## WORK REQUIRED
Reproduce every one of the rows below word for word, leaving out the pictures.

## DATA EXCERPTS
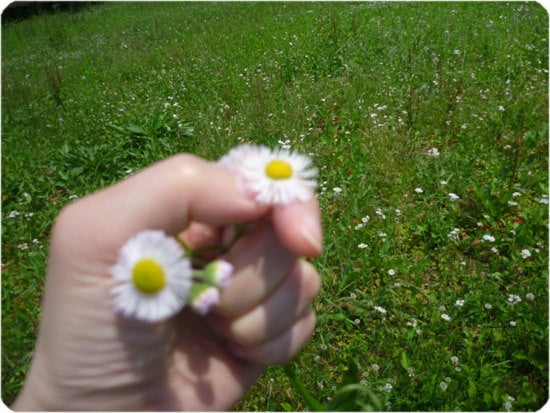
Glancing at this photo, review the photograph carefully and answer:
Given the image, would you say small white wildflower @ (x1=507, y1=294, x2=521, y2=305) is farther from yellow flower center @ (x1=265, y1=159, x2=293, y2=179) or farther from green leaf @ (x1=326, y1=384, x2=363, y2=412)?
yellow flower center @ (x1=265, y1=159, x2=293, y2=179)

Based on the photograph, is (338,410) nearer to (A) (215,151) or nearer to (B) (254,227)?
(B) (254,227)

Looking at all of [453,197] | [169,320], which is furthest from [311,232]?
[453,197]

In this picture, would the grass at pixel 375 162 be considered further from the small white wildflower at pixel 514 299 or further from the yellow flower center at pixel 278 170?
the yellow flower center at pixel 278 170

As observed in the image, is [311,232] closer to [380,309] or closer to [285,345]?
[285,345]

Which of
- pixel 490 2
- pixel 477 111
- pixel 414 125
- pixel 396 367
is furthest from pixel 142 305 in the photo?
pixel 490 2

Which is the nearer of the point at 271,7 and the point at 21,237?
the point at 21,237

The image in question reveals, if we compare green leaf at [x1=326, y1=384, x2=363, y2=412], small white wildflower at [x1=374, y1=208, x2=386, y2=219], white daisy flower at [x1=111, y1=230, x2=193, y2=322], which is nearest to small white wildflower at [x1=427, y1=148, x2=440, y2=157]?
small white wildflower at [x1=374, y1=208, x2=386, y2=219]
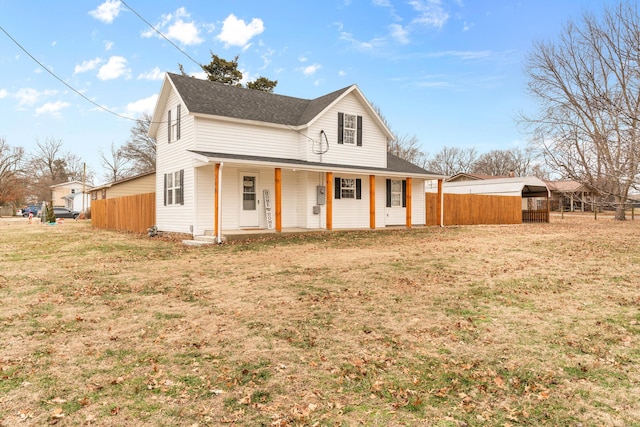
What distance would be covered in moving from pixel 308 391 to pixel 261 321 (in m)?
2.01

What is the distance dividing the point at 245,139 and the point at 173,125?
337 centimetres

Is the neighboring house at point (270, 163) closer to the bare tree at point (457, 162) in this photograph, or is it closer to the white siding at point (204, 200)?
the white siding at point (204, 200)

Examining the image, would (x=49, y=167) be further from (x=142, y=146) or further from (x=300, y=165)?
(x=300, y=165)

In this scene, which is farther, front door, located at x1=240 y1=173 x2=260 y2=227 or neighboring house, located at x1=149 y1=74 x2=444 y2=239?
front door, located at x1=240 y1=173 x2=260 y2=227

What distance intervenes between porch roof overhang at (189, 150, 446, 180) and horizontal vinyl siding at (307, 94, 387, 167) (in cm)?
57

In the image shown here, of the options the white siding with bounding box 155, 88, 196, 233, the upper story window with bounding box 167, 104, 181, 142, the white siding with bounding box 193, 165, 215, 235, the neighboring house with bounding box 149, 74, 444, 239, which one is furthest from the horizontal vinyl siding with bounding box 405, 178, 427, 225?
the upper story window with bounding box 167, 104, 181, 142

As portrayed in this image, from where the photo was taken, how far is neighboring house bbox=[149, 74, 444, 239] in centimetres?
1529

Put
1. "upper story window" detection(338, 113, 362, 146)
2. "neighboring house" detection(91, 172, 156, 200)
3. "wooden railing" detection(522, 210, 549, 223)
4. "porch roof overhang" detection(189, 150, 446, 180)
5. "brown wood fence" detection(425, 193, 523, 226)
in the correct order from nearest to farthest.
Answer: "porch roof overhang" detection(189, 150, 446, 180) < "upper story window" detection(338, 113, 362, 146) < "brown wood fence" detection(425, 193, 523, 226) < "neighboring house" detection(91, 172, 156, 200) < "wooden railing" detection(522, 210, 549, 223)

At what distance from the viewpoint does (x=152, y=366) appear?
3.84 m

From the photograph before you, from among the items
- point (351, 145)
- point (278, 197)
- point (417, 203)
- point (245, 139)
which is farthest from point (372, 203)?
point (245, 139)

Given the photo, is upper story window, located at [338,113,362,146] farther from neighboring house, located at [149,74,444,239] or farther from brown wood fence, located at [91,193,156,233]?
brown wood fence, located at [91,193,156,233]

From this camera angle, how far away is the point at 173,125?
17.1 metres

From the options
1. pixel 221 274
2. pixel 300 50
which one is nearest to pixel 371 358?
pixel 221 274

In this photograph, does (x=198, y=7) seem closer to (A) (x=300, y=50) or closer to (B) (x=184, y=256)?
(A) (x=300, y=50)
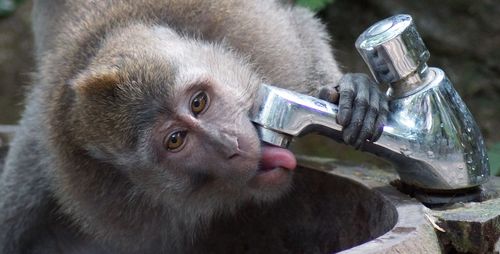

## RESPONSE TO THIS TASK
Glancing at this photo, review the photograph carefully and answer:
Given the image, would you say small white wildflower @ (x1=507, y1=294, x2=521, y2=305) is farther from yellow flower center @ (x1=265, y1=159, x2=293, y2=179) or farther from green leaf @ (x1=326, y1=384, x2=363, y2=412)?
yellow flower center @ (x1=265, y1=159, x2=293, y2=179)

Based on the photograph, is (338,410) nearer to (A) (215,151) or nearer to (B) (254,227)?
(B) (254,227)

Looking at all of [453,197] | [169,320], which is furthest from [311,232]?
[453,197]

In this picture, would the grass at pixel 375 162 be considered further from the small white wildflower at pixel 514 299 or further from the yellow flower center at pixel 278 170?
the yellow flower center at pixel 278 170

As observed in the image, is [311,232] closer to [380,309] or closer to [285,345]?
[285,345]

Which of
- pixel 490 2
- pixel 477 111
- pixel 414 125
- pixel 396 367
is furthest from pixel 142 305 in the photo?
pixel 490 2

Which is the nearer of the point at 271,7 and the point at 21,237?
the point at 21,237

The image in question reveals, if we compare green leaf at [x1=326, y1=384, x2=363, y2=412], small white wildflower at [x1=374, y1=208, x2=386, y2=219], white daisy flower at [x1=111, y1=230, x2=193, y2=322], which is nearest to small white wildflower at [x1=427, y1=148, x2=440, y2=157]?
small white wildflower at [x1=374, y1=208, x2=386, y2=219]
What distance would be covered in moving from pixel 308 391 to pixel 261 321 (in m)?
2.01

What is the distance dividing the point at 245,139 and the point at 173,125?
337 centimetres

Is the neighboring house at point (270, 163) closer to the bare tree at point (457, 162) in this photograph, or is it closer to the white siding at point (204, 200)?
the white siding at point (204, 200)

Examining the image, would (x=49, y=167) be further from (x=142, y=146) or further from (x=300, y=165)?
(x=300, y=165)

In this scene, which is farther, front door, located at x1=240 y1=173 x2=260 y2=227 or neighboring house, located at x1=149 y1=74 x2=444 y2=239?
front door, located at x1=240 y1=173 x2=260 y2=227

What distance intervenes between porch roof overhang at (189, 150, 446, 180) and horizontal vinyl siding at (307, 94, 387, 167) (in cm)?
57

In the image shown here, of the options the white siding with bounding box 155, 88, 196, 233, the upper story window with bounding box 167, 104, 181, 142, the white siding with bounding box 193, 165, 215, 235, the neighboring house with bounding box 149, 74, 444, 239, which one is furthest from the horizontal vinyl siding with bounding box 405, 178, 427, 225?
the upper story window with bounding box 167, 104, 181, 142

As portrayed in this image, from where the photo was taken, how far is neighboring house bbox=[149, 74, 444, 239] in centimetres?
1529

Put
1. "upper story window" detection(338, 113, 362, 146)
2. "neighboring house" detection(91, 172, 156, 200)
3. "wooden railing" detection(522, 210, 549, 223)
4. "porch roof overhang" detection(189, 150, 446, 180)
5. "brown wood fence" detection(425, 193, 523, 226)
in the correct order from nearest to farthest.
Answer: "porch roof overhang" detection(189, 150, 446, 180) < "upper story window" detection(338, 113, 362, 146) < "brown wood fence" detection(425, 193, 523, 226) < "neighboring house" detection(91, 172, 156, 200) < "wooden railing" detection(522, 210, 549, 223)

At what distance from the viewpoint does (x=152, y=366) appear?
3.84 m

From the photograph before you, from among the items
- point (351, 145)
- point (278, 197)
- point (417, 203)
- point (245, 139)
which is farthest from point (372, 203)?
point (245, 139)

Given the photo, is upper story window, located at [338,113,362,146] farther from neighboring house, located at [149,74,444,239] or farther from brown wood fence, located at [91,193,156,233]?
brown wood fence, located at [91,193,156,233]

From this camera angle, how far away is the point at 173,125?
17.1 metres

From the options
1. pixel 221 274
2. pixel 300 50
which one is nearest to pixel 371 358?
pixel 221 274

In this photograph, does (x=198, y=7) seem closer to (A) (x=300, y=50) or closer to (B) (x=184, y=256)?
(A) (x=300, y=50)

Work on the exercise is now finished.